- Company
- ARK Invest
- Role
- Founder, CEO & CIO
- Est. Net Worth
- $250 Million (Est.)
- Stage
- Established
- Industry
- Finance
Cathie Wood
Founder, CEO & CIO at ARK Invest
About
Cathie Wood founded ARK Investment Management in 2014, building one of the most prominent actively managed ETF firms in the world by focusing exclusively on disruptive innovation. Her high-conviction bets on Tesla, genomics, fintech, and AI made ARK one of the best-performing fund families of the late 2010s and turned Wood into the most-watched fund manager on Wall Street.
Current Company
ARK Invest — Founder, CEO & CIO
Disrupting Asset Management
Cathie Wood spent decades in traditional asset management — including 12 years at AllianceBernstein — before founding ARK Investment Management in 2014 at age 58. Her thesis was simple but radical for the industry: most fund managers were too focused on backward-looking financial metrics and were systematically undervaluing the companies driving disruptive innovation in genomics, robotics, AI, energy storage, and fintech.
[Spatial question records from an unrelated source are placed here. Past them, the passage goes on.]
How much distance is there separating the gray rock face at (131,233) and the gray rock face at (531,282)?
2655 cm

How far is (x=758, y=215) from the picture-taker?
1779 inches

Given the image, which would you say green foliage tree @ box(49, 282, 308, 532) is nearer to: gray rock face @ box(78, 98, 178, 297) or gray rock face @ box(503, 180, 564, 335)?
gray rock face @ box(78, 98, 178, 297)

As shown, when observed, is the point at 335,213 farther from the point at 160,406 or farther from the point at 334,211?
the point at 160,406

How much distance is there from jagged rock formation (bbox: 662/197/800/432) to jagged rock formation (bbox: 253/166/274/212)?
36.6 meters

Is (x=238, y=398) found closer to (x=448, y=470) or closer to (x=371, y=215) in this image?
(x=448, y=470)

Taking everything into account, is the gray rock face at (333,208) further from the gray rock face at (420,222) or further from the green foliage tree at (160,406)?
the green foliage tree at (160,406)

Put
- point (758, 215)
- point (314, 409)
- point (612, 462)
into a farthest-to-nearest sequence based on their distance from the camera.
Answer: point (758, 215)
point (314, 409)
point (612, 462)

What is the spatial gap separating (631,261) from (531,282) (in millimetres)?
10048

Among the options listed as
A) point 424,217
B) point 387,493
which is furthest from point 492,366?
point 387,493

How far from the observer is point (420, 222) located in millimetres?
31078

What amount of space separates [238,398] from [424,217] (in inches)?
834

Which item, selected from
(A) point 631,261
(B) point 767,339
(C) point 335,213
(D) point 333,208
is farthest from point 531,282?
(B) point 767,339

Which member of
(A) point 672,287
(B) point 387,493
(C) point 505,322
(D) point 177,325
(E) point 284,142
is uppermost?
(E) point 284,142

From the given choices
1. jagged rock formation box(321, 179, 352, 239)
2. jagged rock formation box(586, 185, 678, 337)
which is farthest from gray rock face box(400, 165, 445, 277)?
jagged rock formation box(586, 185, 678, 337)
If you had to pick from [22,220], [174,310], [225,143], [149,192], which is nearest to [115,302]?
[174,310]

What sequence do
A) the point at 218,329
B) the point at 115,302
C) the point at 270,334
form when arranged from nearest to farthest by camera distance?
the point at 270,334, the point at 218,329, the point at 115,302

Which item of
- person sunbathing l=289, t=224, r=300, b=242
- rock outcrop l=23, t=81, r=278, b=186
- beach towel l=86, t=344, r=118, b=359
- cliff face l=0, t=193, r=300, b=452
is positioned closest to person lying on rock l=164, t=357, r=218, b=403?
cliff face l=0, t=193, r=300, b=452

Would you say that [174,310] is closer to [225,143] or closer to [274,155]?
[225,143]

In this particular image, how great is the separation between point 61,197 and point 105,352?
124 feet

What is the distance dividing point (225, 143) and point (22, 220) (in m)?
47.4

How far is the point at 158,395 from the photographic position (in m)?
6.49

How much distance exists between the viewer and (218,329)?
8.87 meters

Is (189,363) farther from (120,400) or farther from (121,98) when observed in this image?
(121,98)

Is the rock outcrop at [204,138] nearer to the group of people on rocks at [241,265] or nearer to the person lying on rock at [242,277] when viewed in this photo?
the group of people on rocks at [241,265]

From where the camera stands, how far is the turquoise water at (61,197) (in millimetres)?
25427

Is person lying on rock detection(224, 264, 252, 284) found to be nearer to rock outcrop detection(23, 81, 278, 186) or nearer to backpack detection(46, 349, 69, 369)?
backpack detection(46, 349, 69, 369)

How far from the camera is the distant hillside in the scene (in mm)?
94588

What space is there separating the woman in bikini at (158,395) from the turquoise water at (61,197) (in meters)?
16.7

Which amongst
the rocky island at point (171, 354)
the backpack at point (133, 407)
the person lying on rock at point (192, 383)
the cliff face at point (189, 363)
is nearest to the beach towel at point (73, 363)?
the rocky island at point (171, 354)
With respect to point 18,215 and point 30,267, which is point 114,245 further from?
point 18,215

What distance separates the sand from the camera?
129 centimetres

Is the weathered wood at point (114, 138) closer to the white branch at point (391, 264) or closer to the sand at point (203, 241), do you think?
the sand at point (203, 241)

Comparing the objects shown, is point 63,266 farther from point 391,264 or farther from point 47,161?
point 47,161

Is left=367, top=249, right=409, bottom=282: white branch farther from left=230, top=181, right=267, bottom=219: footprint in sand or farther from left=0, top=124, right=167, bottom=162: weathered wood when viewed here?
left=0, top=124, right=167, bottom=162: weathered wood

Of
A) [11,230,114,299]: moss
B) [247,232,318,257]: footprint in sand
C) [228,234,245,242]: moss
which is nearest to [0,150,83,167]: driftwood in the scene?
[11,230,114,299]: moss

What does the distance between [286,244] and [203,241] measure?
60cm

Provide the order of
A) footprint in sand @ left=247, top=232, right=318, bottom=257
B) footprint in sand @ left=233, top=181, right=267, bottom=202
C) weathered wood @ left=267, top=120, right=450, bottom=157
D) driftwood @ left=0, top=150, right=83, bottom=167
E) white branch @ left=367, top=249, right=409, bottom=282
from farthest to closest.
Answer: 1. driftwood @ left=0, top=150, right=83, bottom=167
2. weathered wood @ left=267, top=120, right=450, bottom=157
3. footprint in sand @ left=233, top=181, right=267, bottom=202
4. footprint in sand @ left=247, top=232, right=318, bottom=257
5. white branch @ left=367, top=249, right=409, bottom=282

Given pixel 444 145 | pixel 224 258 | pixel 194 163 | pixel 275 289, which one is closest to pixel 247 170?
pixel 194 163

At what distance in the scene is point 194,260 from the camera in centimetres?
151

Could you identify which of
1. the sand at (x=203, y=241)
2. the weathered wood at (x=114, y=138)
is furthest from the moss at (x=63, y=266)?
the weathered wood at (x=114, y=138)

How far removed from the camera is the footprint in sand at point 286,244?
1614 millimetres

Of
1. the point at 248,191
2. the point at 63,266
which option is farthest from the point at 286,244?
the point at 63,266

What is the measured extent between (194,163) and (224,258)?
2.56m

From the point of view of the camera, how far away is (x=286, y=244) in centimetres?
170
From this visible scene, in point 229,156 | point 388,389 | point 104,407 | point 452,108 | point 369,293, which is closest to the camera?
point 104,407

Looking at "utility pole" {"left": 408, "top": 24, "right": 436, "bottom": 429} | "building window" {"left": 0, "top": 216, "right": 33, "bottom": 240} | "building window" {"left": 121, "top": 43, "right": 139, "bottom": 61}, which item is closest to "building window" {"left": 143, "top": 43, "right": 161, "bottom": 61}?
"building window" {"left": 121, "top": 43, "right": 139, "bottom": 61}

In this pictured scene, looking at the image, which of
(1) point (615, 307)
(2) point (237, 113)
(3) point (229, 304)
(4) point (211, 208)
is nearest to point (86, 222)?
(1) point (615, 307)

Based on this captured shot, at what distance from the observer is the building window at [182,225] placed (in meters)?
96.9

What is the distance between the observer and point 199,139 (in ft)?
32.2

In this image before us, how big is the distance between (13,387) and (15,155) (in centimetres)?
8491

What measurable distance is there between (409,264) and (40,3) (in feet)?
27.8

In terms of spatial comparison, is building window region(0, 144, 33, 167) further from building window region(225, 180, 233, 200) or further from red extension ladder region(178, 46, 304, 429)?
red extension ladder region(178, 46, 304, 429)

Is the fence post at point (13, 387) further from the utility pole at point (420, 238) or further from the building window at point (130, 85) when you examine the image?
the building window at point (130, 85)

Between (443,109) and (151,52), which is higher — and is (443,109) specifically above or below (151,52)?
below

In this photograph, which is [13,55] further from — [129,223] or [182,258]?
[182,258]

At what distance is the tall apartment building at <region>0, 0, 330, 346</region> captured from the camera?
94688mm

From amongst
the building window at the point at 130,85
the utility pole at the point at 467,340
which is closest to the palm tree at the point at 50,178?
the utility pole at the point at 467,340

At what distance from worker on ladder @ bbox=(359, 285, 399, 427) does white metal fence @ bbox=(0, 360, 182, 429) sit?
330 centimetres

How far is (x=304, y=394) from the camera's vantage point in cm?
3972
ARK's flagship Innovation ETF (ARKK) delivered extraordinary returns through 2020, driven by high-conviction positions in companies like Tesla, Square, Roku, and CRISPR therapeutics. Wood became the most-watched fund manager in the world, attracting tens of billions in assets and a massive following of retail investors who treated her public research and market commentary as essential reading.
Conviction Through Volatility
ARK's aggressive strategy brought both spectacular gains and painful drawdowns. After ARKK's 2020 highs, the fund experienced a severe decline in 2022 as rising interest rates punished growth stocks. Wood's response — doubling down on her long-term theses rather than rotating to safety — divided opinion but remained consistent with her founding philosophy.
Regardless of short-term performance, Cathie Wood has permanently changed the conversation in asset management. She demonstrated that actively managed ETFs could compete with index funds, that radical transparency and public research could attract retail capital at scale, and that a woman in her 60s could build one of the most influential investment firms from scratch in an industry dominated by legacy institutions.